• Petit exercice 1: Indiquez si chacune des affirmations (a), (b) et (c) concorde avec l'entretien avec Jacques Vergès, par oui ou non, en citant mot pour mot les termes de l'entretien qui tranchent. (a) Jacques Vergès a accepté la défense de Saddam Hussein à la demande de membres de sa famille. (b) Une des filles de Saddam Hussein s'est déclarée favorable à la présence de Jacques Vergès. (c) Jacques Vergès était pressenti comme avocat de Tarek Aziz.
• Petit exercice 2: Prolongez l'entretien avec Jacques Vergès à partir de sa dernière réponse.

═════ Texte proposé

Extrait de l’interview de Jacques Vergès (Afrique Asie - février 2011)
Dossier : Jacques Vergès, l’anticolonialiste (20 pages)
Dans les kiosques ou sur : http://www.afrique-asie.fr
Propos recueillis par Gilles Munier et Majed Nehmé
Dossier : Jacques Vergès, l’anticolonialiste (20 pages)
Dans les kiosques ou sur : http://www.afrique-asie.fr
Propos recueillis par Gilles Munier et Majed Nehmé
Vous avez pris la défense du Président Saddam Hussein, en faisant partie du groupe d’avocats constitué à cet effet, puis vous vous en êtes retiré : pourquoi ?
J’ai accepté la défense de Saddam Hussein à la demande d’une dizaine de membres de sa famille que j’ai rencontrés à Paris, Genève et Sanaa, au Yémen*.
Je me suis retiré à partir du moment où une de ses filles, qui était l’invitée d’honneur du Roi de Jordanie, s’est prononcée contre ma présence et pour celle d’autres personnes. J’ai pensé que la famille étant divisée à ce moment là, la défense était handicapée et je ne voulais pas m’imposer dans une défense qui était vouée à l’échec.
Mais vous aviez eu le temps d’entreprendre des démarches…
Oui, j’avais fait une démarche auprès du Président de la République, en France, et auprès des ambassades du Royaume uni, des France et de la Russie, sur le respect des droits de l’homme dans les procès qui allaient s’ouvrir en Irak. J’étais également l’avocat pressenti de Tarek Aziz.

══════════
═════ Lignes fournies

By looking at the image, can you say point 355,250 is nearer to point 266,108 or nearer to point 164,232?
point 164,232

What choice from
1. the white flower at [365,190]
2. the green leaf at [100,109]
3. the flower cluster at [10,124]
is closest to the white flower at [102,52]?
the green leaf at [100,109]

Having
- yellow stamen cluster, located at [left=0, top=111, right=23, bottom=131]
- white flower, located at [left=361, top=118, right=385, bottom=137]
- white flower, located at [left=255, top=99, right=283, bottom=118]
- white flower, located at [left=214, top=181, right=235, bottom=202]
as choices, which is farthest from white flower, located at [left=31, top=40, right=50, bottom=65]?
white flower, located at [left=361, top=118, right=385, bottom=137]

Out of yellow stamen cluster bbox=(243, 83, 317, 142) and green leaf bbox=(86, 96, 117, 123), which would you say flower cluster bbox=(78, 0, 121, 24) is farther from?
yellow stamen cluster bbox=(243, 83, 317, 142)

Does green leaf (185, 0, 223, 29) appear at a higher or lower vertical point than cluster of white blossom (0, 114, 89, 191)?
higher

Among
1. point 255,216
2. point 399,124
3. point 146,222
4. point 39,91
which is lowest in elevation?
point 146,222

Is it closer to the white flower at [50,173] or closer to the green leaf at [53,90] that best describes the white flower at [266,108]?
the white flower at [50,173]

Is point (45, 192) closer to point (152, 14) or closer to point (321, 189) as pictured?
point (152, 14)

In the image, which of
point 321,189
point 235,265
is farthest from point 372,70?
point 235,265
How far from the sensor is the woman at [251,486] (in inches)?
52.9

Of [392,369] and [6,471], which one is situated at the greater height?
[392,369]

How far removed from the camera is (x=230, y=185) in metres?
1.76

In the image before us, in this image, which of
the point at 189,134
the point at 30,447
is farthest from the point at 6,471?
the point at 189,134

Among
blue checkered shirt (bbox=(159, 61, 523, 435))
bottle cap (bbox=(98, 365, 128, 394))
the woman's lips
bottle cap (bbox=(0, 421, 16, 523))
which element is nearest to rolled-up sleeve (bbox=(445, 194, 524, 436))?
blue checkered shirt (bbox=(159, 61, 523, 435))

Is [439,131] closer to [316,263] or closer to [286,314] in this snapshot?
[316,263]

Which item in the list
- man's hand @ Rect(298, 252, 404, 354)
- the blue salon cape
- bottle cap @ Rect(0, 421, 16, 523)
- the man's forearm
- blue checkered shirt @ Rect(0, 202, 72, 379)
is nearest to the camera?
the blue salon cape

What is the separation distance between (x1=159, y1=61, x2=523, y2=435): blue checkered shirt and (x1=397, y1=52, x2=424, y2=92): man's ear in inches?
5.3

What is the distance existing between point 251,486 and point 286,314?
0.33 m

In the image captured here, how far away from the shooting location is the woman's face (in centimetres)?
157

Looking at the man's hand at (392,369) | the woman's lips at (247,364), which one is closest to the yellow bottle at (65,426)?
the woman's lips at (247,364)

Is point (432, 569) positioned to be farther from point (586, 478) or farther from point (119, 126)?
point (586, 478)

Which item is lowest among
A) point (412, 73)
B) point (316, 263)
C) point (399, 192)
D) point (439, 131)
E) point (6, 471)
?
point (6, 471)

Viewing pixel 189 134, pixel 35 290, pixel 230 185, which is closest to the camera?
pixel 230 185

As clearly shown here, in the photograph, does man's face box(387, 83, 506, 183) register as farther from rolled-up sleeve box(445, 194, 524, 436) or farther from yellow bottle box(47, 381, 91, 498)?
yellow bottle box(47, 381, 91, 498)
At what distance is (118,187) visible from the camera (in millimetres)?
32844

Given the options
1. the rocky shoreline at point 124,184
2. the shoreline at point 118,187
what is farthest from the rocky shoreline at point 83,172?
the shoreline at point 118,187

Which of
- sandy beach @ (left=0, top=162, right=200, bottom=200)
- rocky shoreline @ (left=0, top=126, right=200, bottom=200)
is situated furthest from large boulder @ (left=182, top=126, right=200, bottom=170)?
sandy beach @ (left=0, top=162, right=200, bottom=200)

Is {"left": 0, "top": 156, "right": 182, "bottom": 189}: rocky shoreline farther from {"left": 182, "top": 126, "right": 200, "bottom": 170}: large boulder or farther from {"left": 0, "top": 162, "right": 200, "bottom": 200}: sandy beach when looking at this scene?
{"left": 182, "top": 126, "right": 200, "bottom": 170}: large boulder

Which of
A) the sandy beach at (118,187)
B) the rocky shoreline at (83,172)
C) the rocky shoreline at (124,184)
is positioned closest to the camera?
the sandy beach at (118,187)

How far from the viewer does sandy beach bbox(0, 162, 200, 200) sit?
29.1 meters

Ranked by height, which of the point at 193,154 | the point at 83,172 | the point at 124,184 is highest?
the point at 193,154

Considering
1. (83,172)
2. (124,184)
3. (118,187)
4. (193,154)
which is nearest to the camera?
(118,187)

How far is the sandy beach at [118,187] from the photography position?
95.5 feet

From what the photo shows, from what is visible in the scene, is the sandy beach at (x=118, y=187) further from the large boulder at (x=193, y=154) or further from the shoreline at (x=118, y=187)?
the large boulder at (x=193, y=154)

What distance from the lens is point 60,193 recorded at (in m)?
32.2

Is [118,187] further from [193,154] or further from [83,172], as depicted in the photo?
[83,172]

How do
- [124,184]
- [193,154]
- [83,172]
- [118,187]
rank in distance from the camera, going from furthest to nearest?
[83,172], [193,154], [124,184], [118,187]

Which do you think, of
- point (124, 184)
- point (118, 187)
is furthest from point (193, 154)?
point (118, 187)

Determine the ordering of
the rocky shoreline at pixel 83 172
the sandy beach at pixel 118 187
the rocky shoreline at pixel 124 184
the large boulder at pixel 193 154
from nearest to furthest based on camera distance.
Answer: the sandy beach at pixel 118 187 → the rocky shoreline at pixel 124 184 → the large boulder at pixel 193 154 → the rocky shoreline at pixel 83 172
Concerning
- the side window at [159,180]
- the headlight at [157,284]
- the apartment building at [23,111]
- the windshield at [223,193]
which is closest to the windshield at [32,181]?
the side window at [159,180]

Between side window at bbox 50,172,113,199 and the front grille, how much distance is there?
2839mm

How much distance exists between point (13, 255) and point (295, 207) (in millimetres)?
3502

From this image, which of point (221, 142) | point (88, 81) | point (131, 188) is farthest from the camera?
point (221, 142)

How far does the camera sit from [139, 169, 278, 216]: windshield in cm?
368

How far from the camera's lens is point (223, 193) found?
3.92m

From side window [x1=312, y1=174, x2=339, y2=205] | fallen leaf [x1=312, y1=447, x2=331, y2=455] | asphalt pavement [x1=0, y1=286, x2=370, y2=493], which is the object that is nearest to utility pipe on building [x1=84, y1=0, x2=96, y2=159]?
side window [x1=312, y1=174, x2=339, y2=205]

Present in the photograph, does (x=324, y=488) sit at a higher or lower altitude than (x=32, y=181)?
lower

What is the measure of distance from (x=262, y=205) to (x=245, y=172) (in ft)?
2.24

══════════

• Résultat 1:
(a) Oui : « J’ai accepté la défense de Saddam Hussein à la demande d’une dizaine de membres de sa famille ».
(b) Non : « une de ses filles, qui était l’invitée d’honneur du Roi de Jordanie, s’est prononcée contre ma présence ».
(c) Oui : « J’étais également l’avocat pressenti de Tarek Aziz. »

• Résultat 2:
J’avais reçu une réponse un peu formelle de la Russie et, surtout, une lettre très détaillée de M. Gourdeau-Montagne, conseiller diplomatique du Président Chirac. Il me disait que l’Irak était partie prenante au Pacte international sur les droits civiques qui prévoyaient la liberté de la défense et il était tenu de respecter des règles élémentaires dans ce domaine ; règles qui de toute évidence n’étaient, selon moi, pas respectées.
Ces démarches pourraient-elles être relancées en direction du gouvernement français ?
Je pense que la rupture dont parlait le candidat Nicolas Sarkozy ne concerne ni la politique étrangère ni les intérêts de la France. La France est partie prenante au Pacte sur les droits civiques, elle se doit de faire respecter les obligations qu’il implique. Et, il y a une continuité de l’Etat.
Pouvez-vous nous parler de la défense de Tarek Aziz ?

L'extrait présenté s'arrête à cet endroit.